Le drame du Joola aurait dû d’abord s’ouvrir, une fois le constat fait, l’irréparable attesté, sur ces interrogations : qui sont les responsables ? où se situent les responsabilités ?
C’est dès le lendemain du naufrage du Titanic que le gouvernement américain avait mis en place une commission d’enquête avec une mission incluant à la fois l’état du navire, les dispositions du sauvetage, les consignes de navigation et de secours et toute la chaîne de commandement.
Le naufrage du Joola a donné lieu à un rapport désavoué par le Chef de l’Etat et donc jamais validé. Aucune mission parlementaire, aucune saisine directe de la justice, aucun ordre du Parquet ne sont venus troubler la quiétude des responsables supposés. Presque tous ceux qui pouvaient être considérés, pour peu ou prou, comme impliqués dans l’origine ou la gestion du drame, ont conservé leurs responsabilités, ont été recasés ou promus à des fonctions dont certaines sont de véritables sinécures. Paradoxalement, ce sont les proches des victimes étrangères – une petite minorité – qui sont les seuls à avoir réussi à sensibiliser leur gouvernement à la recherche de la vérité et à entreprendre une action judiciaire à l’endroit des autorités de tutelle.
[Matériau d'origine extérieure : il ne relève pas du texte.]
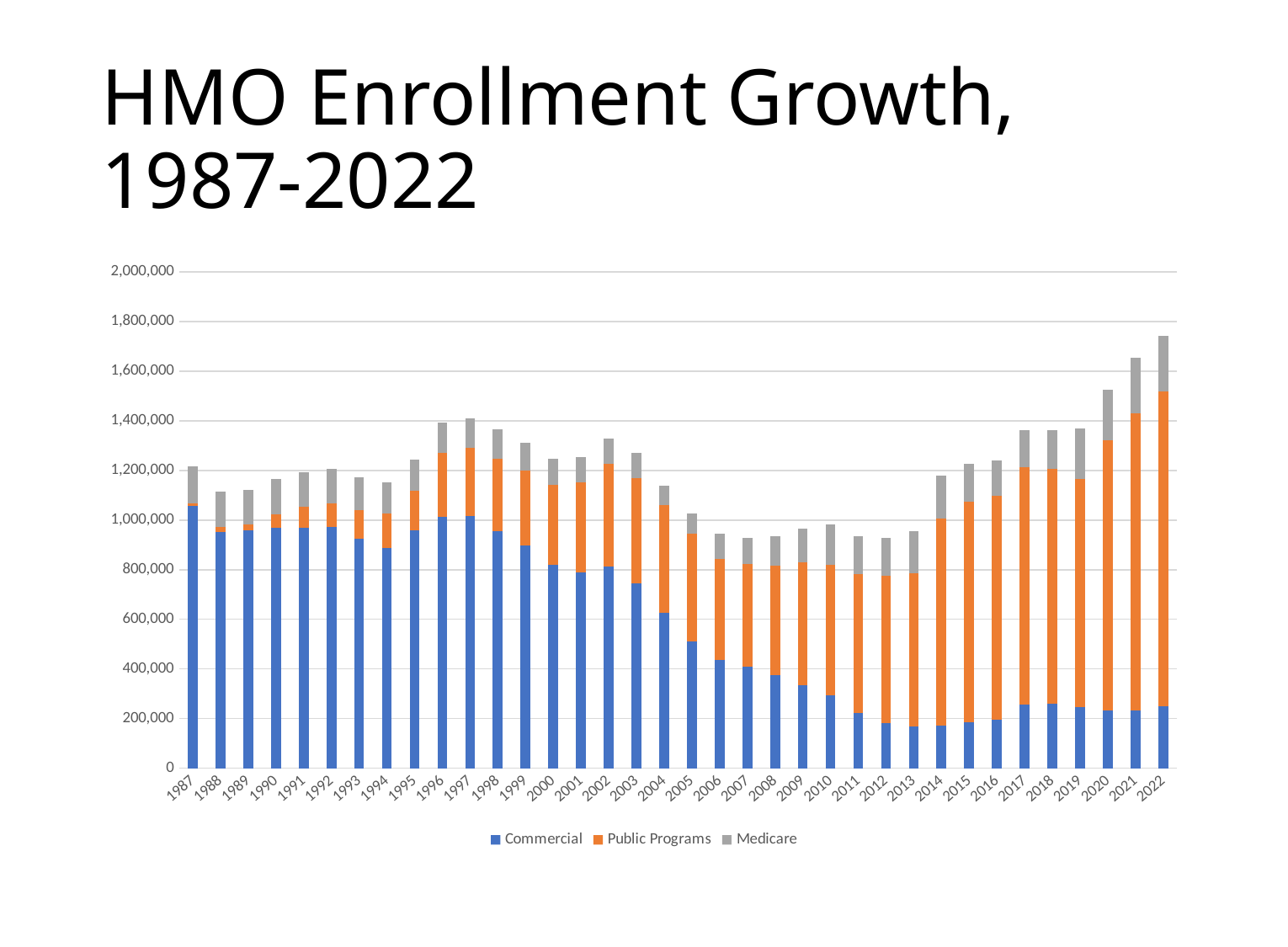
Is the Commercial enrollment for 1987 greater or less than 1,000,000? greater How many series does the legend list? 3 Is the Commercial enrollment for 2022 greater or less than 400,000? less Is the total enrollment for 2022 greater or less than 1,600,000? greater Does Commercial enrollment rise or fall from 1997 to 2013? fall Which year has the highest total HMO enrollment? 2022 What kind of chart is shown on the slide? Stacked bar chart Which year has the larger Commercial enrollment, 1987 or 2022? 1987 Which year has the larger total enrollment, 1987 or 2022? 2022 How many years are shown along the x axis? 36 What is the title of the chart? HMO Enrollment Growth, 1987-2022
Au Sénégal, le débat, la passion, les querelles aussi, se sont focalisés sur l’indemnisation. De même qu’il avait tenté de nier l’évidence, sur la base d’une chaîne de communication défaillante (on a du mal à réentendre les premiers mots de Mame Madior Boye), de même le gouvernement fera montre de petites mesquineries avant d’assumer cette part de responsabilité (on se souvient du ton provocateur de Idrissa Seck). Aujourd’hui, c’est son seul bilan : 14 milliards, nous dit-on, dispersés dans les familles des victimes, en petites coupures qui souvent ont semé la zizanie. Des milliards pour solde de tous comptes. En revanche la journée du 26 septembre n’est déjà plus la journée du recueillement, les nécropoles dispersées à Mbao, Ziguinchor et en Gambie sont envahies par les herbes, l’épave est oubliée, les orphelins trahis par de fausses promesses et la division balaie toujours les rangs des associations des victimes. Mais surtout les Sénégalais n’ont pas retenu la leçon du Joola. Ils ont oublié le pari fait il y a cinq ans de ne plus tolérer l’anarchie et l’indiscipline et qui avait conduit les « cars rapides » à refuser la surcharge. Ils ont répété les mêmes dénégations, les mêmes mensonges puisqu’il y a quelques semaines, on nous jurait que le Willis n’avait aucun problème technique avant de se résoudre à l’immobiliser pour une durée indéterminée.
En cinq ans, on n’a rien fait pour désenclaver la Casamance et pour échapper au diktat de la liaison maritime, et ce n’est pas le cortège, improvisé et disparate, de minibus et de camions imaginé par Farba Senghor qui mettra un terme aux doléances des commerçantes du marché Elisabeth Diouf. Mais pire que cela : des ouvrages s’écroulent, des crimes sont commis, les détournements se répètent, mais nous ne sommes toujours pas prêts à prendre des sanctions ou à assumer nos responsabilités.